While individual requests may seem inexpensive, scaling to thousands or millions of daily requests makes GPT-4 prohibitively expensive. A service handling just 10,000 chatbot sessions per day, for example, would incur a daily cost of approximately $1,650, highlighting the model's unsuitability for high-volume applications.

How to control cost (a practical playbook)

Given GPT-4's premium pricing, implementing a rigorous cost-control strategy is not just recommended—it's essential for any project considering its use. The following playbook outlines key tactics to mitigate expenses, though the most effective strategy often involves choosing a more cost-efficient alternative model from the outset.

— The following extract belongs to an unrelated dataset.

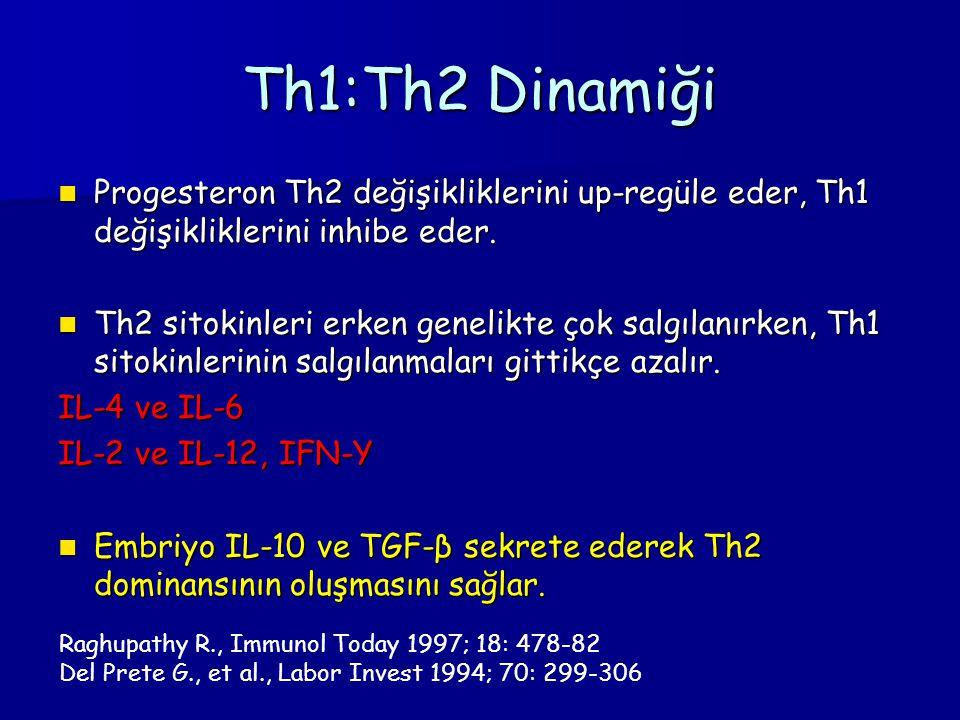 Th1:Th2 Dinamiği Progesteron Th2 değişikliklerini up-regüle eder, Th1 değişikliklerini inhibe eder.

Use a Router to Cheaper Models

This is the most impactful strategy. Instead of sending every request to GPT-4, use a 'router' or 'cascade' system.

  • Initial Triage: Send all incoming requests to a much cheaper, faster model (e.g., one costing less than $1.00 per million tokens).
  • Quality Check: Analyze the cheap model's output. If it's sufficient for the task, return it to the user.
  • Escalation: Only if the initial output is poor or the query is flagged as highly complex should you escalate the request to the expensive GPT-4. This ensures you only pay the premium for tasks that genuinely require it.
Enforce Strict Output Limits

The $60/M output token cost is crippling. Uncontrolled verbosity will destroy your budget. You must actively manage the length of the model's responses.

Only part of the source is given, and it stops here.